As I enjoyed the Penticton Farmers’ Market on Saturday, it put my mind into a whirl.

How on earth will I celebrate all that the City of Penticton has to offer next Saturday, July 1, Canada’s 150 years celebrations? Someone appears to have forgotten those dependent on public transit, when planning Penticton’s Canada Day events. As it’s a statutory holiday, there’s only one bus (No. 16) available to transit users, nor does it run in the evenings.

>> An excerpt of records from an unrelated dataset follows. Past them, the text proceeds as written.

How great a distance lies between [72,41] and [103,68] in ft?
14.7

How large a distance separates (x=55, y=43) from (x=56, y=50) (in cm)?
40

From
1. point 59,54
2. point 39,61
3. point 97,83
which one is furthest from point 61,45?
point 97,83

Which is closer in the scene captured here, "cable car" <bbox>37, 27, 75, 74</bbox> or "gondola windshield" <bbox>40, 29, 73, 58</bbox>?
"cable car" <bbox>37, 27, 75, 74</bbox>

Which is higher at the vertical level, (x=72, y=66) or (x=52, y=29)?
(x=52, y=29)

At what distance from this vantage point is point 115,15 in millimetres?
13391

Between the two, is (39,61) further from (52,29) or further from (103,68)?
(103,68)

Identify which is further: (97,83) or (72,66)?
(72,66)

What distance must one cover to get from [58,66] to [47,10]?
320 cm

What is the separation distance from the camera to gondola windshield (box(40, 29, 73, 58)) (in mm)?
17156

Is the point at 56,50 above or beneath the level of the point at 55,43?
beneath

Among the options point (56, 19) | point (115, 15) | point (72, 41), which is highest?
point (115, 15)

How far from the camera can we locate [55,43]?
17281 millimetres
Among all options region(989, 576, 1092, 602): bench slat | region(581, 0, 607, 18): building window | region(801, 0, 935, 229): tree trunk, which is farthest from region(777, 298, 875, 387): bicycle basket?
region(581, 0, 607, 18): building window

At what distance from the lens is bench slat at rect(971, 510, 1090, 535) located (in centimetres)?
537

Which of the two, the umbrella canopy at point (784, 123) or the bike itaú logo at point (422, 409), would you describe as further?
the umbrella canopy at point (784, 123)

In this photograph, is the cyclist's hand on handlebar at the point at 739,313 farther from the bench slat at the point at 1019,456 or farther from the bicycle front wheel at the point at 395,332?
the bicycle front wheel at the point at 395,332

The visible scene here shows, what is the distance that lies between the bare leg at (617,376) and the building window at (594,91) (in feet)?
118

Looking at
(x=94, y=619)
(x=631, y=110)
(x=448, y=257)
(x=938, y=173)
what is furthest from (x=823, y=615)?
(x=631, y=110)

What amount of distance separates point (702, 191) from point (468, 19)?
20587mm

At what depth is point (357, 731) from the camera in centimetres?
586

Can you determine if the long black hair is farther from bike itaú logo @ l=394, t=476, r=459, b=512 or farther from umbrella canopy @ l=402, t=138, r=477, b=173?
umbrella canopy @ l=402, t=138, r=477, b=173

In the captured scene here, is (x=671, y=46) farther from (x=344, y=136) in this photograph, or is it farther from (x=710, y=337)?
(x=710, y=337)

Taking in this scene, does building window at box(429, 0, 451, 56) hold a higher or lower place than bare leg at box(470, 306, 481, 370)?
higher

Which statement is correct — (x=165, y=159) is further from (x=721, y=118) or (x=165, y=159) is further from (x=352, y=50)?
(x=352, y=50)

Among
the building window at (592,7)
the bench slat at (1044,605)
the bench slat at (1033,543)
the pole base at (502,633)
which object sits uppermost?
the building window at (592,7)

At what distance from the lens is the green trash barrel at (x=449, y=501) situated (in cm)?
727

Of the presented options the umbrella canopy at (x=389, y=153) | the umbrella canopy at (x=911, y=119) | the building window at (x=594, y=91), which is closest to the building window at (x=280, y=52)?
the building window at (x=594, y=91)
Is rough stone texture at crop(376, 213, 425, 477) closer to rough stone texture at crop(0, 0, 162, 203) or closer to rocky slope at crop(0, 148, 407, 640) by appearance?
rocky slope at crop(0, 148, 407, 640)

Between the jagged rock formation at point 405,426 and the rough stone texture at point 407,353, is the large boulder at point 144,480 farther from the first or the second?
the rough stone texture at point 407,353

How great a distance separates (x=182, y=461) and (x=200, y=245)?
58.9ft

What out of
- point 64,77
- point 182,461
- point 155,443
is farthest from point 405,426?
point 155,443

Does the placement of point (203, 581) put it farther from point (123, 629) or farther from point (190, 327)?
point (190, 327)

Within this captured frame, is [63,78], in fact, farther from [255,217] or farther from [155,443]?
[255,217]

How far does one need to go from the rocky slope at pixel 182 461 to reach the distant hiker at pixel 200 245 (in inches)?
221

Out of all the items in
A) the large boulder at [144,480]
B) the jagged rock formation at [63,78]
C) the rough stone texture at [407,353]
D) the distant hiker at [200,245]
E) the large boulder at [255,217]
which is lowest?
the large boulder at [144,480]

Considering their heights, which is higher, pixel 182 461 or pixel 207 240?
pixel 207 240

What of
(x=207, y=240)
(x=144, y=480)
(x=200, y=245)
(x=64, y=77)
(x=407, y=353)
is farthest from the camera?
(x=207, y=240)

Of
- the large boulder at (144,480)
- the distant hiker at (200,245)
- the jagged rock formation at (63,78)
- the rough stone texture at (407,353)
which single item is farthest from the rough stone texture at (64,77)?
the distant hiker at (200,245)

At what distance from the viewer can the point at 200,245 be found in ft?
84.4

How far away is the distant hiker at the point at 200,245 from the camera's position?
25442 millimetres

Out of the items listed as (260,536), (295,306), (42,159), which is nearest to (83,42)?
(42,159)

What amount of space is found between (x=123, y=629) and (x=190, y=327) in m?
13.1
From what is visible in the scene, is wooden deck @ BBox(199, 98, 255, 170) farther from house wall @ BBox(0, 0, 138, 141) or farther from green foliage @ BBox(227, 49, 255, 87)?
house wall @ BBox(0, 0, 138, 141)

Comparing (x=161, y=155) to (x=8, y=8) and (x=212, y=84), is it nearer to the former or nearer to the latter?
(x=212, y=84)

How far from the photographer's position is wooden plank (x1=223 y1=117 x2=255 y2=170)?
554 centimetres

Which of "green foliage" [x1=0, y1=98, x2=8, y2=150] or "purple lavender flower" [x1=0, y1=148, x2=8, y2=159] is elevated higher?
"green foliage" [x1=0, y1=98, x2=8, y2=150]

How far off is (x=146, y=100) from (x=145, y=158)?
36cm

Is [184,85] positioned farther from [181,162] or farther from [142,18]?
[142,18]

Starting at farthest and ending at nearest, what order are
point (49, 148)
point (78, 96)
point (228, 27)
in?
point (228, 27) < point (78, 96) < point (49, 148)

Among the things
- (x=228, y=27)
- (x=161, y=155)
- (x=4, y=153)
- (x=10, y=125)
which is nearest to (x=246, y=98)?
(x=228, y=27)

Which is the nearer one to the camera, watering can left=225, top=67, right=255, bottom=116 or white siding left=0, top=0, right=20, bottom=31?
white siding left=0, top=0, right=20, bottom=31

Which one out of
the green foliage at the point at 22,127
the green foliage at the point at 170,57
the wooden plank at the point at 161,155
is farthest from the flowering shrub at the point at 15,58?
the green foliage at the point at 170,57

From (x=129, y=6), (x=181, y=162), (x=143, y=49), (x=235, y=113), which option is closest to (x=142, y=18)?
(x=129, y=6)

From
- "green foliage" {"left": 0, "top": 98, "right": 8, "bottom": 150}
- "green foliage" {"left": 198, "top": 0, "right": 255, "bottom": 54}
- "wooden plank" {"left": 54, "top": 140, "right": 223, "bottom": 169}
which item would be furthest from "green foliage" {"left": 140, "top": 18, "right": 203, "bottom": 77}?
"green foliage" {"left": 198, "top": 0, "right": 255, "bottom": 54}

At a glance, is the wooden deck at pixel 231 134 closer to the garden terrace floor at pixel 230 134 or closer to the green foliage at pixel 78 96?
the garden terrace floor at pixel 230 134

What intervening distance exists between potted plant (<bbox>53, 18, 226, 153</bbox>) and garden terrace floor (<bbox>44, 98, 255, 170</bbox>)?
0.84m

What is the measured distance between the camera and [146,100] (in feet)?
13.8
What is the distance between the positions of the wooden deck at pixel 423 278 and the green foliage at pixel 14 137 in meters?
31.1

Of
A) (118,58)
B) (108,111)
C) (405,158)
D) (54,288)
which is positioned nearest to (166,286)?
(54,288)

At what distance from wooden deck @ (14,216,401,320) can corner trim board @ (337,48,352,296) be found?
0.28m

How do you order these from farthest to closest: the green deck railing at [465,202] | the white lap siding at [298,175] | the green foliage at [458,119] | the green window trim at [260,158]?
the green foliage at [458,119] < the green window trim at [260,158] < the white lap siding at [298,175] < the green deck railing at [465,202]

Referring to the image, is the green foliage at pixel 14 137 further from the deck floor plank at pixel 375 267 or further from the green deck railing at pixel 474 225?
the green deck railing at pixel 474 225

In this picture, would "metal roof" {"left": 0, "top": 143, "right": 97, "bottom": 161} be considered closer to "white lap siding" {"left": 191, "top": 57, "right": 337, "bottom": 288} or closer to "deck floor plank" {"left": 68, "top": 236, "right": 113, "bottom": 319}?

For me to get to Penticton Farmers’ Market on July 1, the No. 16 (by Cherry Lane Shopping Centre) takes me all around downtown before, 40 minutes later, I get off in front of Penticton’s Public Library (this bus stop is the closest to the re-located Farmers’ Market in the 500 and 600 Main Street blocks). Usually, Saturdays have five buses running during the day.

Therefore, while Penticton celebrates Canada’s 150 birthday at Gyro Park, along with the Rotary RibFest (Okanagan Lake Park) and the Scottish Festival (King’s Park), I will have to ride around Penticton on the No. 16 a few times, to join in these wonderful celebrations.

Sadly, no evening celebrations for this public transit user. With this in mind, I look forward to Penticton’s PeachFest, when the city has the No. 5 bus service, and the last bus leaves Okanagan Lake Park around 11:30 p.m. Such a service for July 1 would have been ideal. But how could the city operate on ideas?